Friends, we are standing at the edge of 2019, about to leap over to 2020. It’s been a wild decade. A lot has happened. A lot will happen. It’s enough to make your head spin, if you let it.

But here in this moment, I don’t want to blast your brains with talk of decades in review, or maximizing productivity, as we bid a Thank You, Next to the last ten years.

Instead, I invite you into a place of relative quiet, to listen to my conversation with the amazing Tina Chang.       

Tina Chang is the poet laureate of Brooklyn—the first EVER woman to be given that title—and is the author of the poetry collections Half-Lit Houses (2004) and Of Gods & Strangers (2011). She is also co-editor of the Norton anthology Language for a New Century: Contemporary Poetry from the Middle East, Asia, and Beyond.

Her most recent poetry collection, Hybrida (W.W. Norton, 2019) confronts the complexities of raising a mixed-race child during this era of political upheaval in the United States. It was named a Best Book of 2019 by Publisher’s Weekly and NPR. Of Hybrida, NPR said, “Chang’s third collection is one of the most important books of poetry to come along in years.” She teaches poetry at Sarah Lawrence College. And she’s all ours for the next half hour or so.

So pour yourself a cuppa or a nice strong coffee, get cozy, and enjoy.

Here are some of the books, poems, stories and resources mentioned during the show:

Books & Poems

Resources

Stories Mentioned:

Current Obsessions

These days, I find myself in constant dialogue with my teenage daughter on all things cross-generational. It seems the youths of today are fond of labeling us and our parents’ generation in ways that aren’t always flattering, but are always entertaining. I’ve learned phrases like, “Mom, don’t be such a KAREN!” and “Ok, Boomer.” But let’s be clear: just because her generation invented these phrases, the concepts themselves are hardly new. In this wonderful essay, Sarah Miller writes about what it was like to grow up with the Karens of the world, back before millennials and Gen Zers coined the term … back when they were but young Karens, controlling and dominating before they knew how to complain to a manager. I don’t know the author personally, but based on this essay, I really wish I did.

Hustlers

I know. It seems a little outrageous to be flagging a film about strippers in my show notes, but I am what I am. And what I am is a massive fan of this film.
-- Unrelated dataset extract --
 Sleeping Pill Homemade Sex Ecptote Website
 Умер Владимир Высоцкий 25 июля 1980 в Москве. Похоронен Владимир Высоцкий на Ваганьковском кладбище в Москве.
I loved it for a lot of the same reasons I loved Goodfellas and Scarface—they are all stories about broken-hearted people trying to get ahead in their own, (very) flawed ways.

Hustlers belongs to that same gangster film genre, with one big difference: it’s female-centric narrative. And while all gangster movies show people justifying awful behavior in one way or another, it was interesting (and satisfying) to hear the femme version of this flawed thinking. But whatever. At the end of the day, watching JLo and Cardi B and Lizzo together on the same screen is pure gold.
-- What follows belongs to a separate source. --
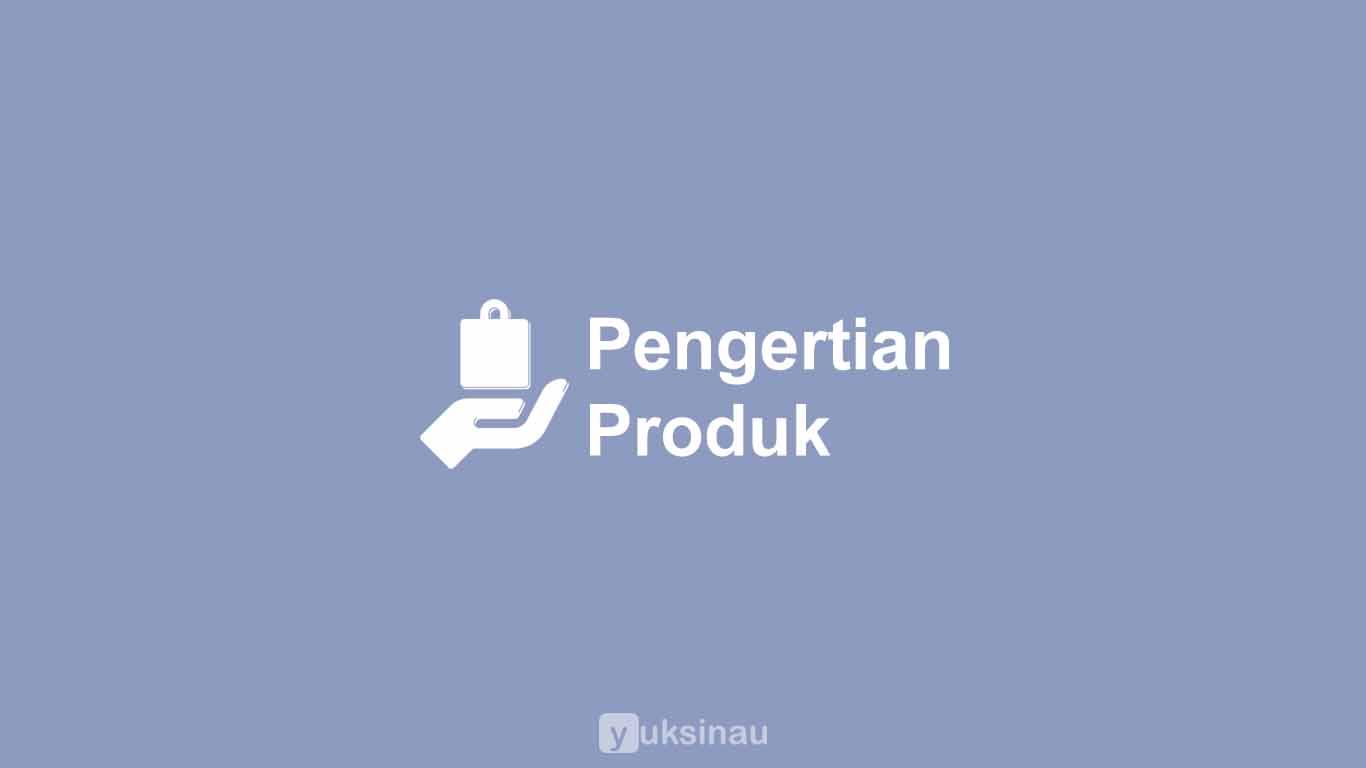 Pengertian Produk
Man in the Window: The Golden State Killer

Ali (one of my favorite humans) recently recommended some true crime podcasts. Why true crime? Because nothing makes doing the dishes and cleaning house go faster than the slow build of a terrifying and true tale. Man in the Window is about the Golden State Serial Killer and is nothing like I thought it would be.

While the killer/rapist is key to the story, this ten episode podcast is also about how our society viewed rape, and treated rape victims, in the 1970s. My jaw was on the floor as I listened to how the media and law enforcement portrayed rape … almost as if it were a robbery or other crime against property. The story about tracking the perp is certainly interesting, but the stories of the women he raped (before he added murder to the docket) are what make Man in the Window so powerful. The host (Pulitzer-winning investigative reporter Paige St. John) does an absolutely masterful job of honoring their stories, while still plotting an addictive podcast series.